Férias tem uma consequência imediata: o ócio criativo. Verdade seja dita, estou de férias há apenas algumas horas – mas correr em plena quarta sem ter que voar para a agência em seguida faz a mente viajar um pouco. Instantaneamente.

Hoje, viajei por um possível projeto novo. Que tal organizar uma área aqui no blog com as trilhas urbanas e parques perfeitos para corrida em São Paulo? Aparentemente, há interesse: os posts sobre Horto, Parque do Carmo, Ipiranga, centro etc. tem sido bastante acessados, o que indica também uma espécie de vontade dos corredores paulistanos de sair da rotina, do cotidiano. Para corredores de fora que estiverem visitando Sampa, por sua vez, pode ser um bom conjunto de dicas para sair do óbvio.

E, como sair cortando a cidade de ponta a ponta tem sido algo maravilhoso, seria um projeto perfeito para levar adiante.

Pois bem… 2014 encerra-se assim com algo diferente: um mapeamento de lugares perfeitos – ao menos na minha opinião – para se correr nessa metrópole tão caoticamente gigante quanto incrível.
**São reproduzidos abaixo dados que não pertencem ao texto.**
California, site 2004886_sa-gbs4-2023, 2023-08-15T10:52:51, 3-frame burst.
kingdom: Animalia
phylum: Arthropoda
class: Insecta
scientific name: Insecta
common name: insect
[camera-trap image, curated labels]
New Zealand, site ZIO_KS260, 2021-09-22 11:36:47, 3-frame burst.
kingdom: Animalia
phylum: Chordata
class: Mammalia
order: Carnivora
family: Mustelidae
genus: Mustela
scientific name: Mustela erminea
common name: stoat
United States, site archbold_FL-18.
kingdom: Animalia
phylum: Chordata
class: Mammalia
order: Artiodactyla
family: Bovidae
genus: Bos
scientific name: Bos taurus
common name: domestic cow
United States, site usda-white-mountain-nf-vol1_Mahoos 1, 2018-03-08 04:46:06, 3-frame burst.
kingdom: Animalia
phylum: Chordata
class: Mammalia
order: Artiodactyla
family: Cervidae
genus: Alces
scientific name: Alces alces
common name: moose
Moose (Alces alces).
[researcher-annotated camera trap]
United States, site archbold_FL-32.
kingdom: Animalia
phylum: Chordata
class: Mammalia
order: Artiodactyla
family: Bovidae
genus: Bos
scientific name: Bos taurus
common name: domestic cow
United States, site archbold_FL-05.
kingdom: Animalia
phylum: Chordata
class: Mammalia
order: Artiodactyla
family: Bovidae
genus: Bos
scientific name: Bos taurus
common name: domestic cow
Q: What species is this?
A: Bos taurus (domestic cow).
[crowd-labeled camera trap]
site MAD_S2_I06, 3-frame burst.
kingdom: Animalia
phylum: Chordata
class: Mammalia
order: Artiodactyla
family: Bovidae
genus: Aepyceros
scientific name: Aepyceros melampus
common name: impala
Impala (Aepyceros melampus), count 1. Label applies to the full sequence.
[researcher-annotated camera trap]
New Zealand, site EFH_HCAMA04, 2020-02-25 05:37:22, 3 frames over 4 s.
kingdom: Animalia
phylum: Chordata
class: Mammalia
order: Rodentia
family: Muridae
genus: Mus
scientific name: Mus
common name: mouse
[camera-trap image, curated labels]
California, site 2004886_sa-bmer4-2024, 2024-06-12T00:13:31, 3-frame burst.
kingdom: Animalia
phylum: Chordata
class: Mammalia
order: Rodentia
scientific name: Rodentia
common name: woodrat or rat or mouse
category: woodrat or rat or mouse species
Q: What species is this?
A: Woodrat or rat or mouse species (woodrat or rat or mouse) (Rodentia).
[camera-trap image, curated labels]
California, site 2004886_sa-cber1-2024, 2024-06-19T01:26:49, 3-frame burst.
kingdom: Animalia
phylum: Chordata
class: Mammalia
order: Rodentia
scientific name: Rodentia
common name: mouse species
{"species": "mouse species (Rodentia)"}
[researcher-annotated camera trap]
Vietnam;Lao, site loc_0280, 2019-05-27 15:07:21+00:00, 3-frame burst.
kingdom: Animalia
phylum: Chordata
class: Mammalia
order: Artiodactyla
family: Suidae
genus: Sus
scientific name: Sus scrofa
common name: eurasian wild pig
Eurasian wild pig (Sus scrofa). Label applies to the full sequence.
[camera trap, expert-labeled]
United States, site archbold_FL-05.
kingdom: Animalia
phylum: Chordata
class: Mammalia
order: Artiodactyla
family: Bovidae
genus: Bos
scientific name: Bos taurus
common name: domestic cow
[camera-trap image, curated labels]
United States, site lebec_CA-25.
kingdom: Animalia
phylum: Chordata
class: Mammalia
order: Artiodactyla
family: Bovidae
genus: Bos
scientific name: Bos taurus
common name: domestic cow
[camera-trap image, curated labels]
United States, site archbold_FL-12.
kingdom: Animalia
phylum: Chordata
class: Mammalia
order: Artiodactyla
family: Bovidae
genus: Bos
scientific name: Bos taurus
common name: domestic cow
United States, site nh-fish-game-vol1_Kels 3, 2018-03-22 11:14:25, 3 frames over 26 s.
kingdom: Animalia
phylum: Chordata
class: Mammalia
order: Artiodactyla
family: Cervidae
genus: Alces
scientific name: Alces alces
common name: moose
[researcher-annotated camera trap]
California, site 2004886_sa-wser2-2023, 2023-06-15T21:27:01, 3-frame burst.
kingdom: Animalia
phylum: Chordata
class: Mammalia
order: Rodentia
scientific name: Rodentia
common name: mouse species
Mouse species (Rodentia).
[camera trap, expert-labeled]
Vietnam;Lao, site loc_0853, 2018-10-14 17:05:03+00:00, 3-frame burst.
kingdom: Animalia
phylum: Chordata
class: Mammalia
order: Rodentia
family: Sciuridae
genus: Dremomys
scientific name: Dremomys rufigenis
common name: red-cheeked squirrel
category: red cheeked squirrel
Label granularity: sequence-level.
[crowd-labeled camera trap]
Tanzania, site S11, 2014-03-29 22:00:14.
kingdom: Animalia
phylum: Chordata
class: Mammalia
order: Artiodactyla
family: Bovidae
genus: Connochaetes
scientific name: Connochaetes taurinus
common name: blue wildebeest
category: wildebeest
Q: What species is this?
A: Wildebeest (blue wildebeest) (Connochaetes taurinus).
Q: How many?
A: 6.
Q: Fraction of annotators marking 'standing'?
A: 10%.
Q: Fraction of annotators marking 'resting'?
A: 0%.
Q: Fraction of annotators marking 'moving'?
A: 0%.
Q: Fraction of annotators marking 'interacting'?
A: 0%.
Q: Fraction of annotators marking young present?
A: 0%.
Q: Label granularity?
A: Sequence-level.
Começarei por organizar as páginas, ao mesmo estilo da Ultra Estrada Real, e por estruturar melhor os posts que fiz. De pouco em pouco, vou montando aqui um banco de zonas de corrida para todos os gostos – o que também me ajudará bastante a caçar novos e impensáveis locais, além dos parques tradicionais e escondidos no meio do cinza paulistano.

Ao menos por hora, parece uma boa ideia. Vamos ver na prática!